本文.
"""
スタートアップ企業とベンチャー企業、この2つの言葉はよく混同されがちですが、実は違いがあるのをご存じでしょうか? それぞれの特徴を理解することで、適切な営業アプローチができるようになります。
スタートアップ企業とは?

スタートアップ企業とは、創業間もない企業を指すこともありますが、経済産業省の定義によると、さらに「革新的なビジネスモデル」を強みに「短期間で成長する」企業という特徴があることがわかります。
① スタートアップとは、一般に、以下のような企業をいう。
経済産業省 2024年度版「スタートアップの力で社会課題解決と経済成長を加速する」より
1. 新しい企業であって、
2. 新しい技術やビジネスモデル(イノベーション)を有し、
3. 急成長を目指す企業
② スタートアップの意義
・スタートアップは、経済成長のドライバー。将来の所得や財政を支える新たな担い手。
・スタートアップは、雇用創出にも大きな役割。
"""
提供資料.
"""
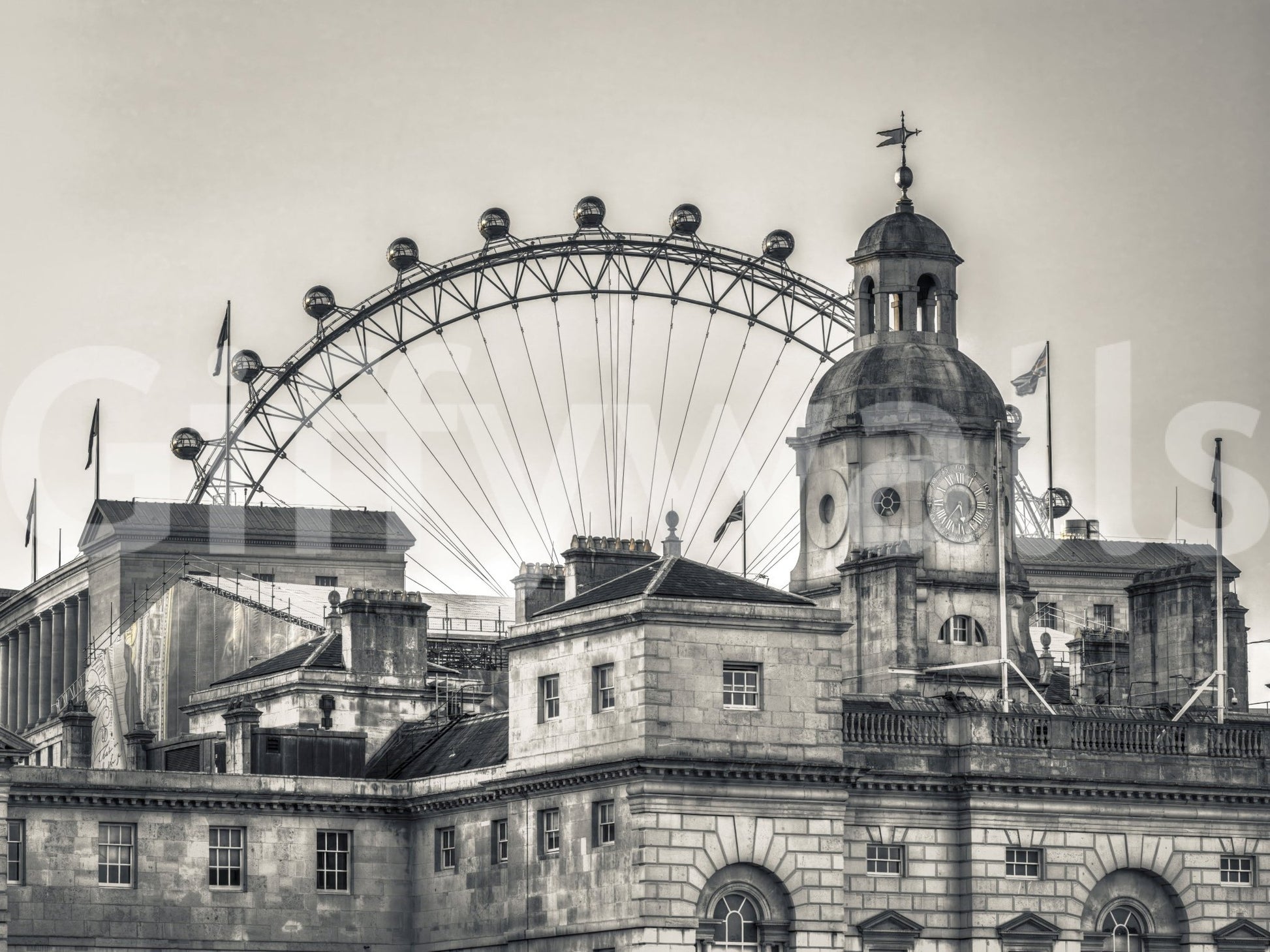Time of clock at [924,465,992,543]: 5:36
"""
"""
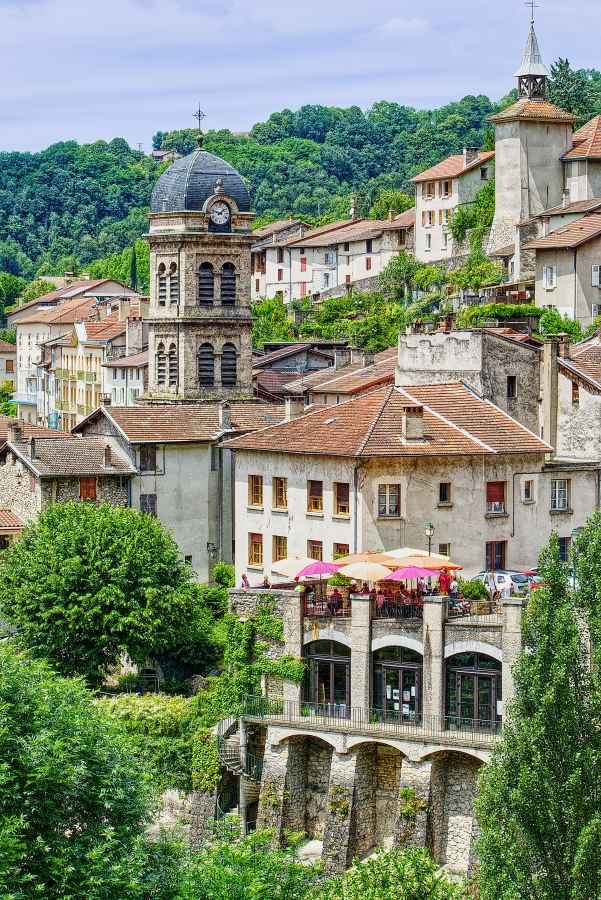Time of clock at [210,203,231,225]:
"""
出題内容.
- a) スタートアップ企業についての本文で、経済産業省の定義に挙げられている3つ目の条件は何ですか。
- b) スタートアップ企業についての本文を、最後の文の後から続けてください。

演習結果.
- a) 急成長を目指す企業であることです。

- b)
・スタートアップは、新たな社会課題を解決する主体としても重要。
スタートアップ企業の特徴

スタートアップ企業は、まだ市場に確立されたビジネスモデルや収益源を持っていないことが多く、資金面で高いリスクを抱えています。
ただし、革新的な技術やサービスによって、既存の市場に変革をもたらす可能性があるため、ベンチャーキャピタル(VC)や投資家から資金調達しやすい傾向があります。
そのため、事業売却やIPO(新規上場)など「出口戦略(イグジット)」を見据え、出資者が利益を得る機会を作ることが必要になります。出口戦略がなければ、出資を受けることはできません。
よく聞くユニコーン企業とは?
ユニコーン企業とは、未上場でありながら、時価総額が10億ドル(約1,100億円)以上に達するテクノロジー分野のスタートアップ企業のことを指します。
そのような企業が非常に稀であり、幻想的な存在であることから「ユニコーン」と呼ばれています。近年では中国のSHEINやアメリカのStripe、日本ではSmartHRなどがユニコーン企業といわれています。
ベンチャー企業とは?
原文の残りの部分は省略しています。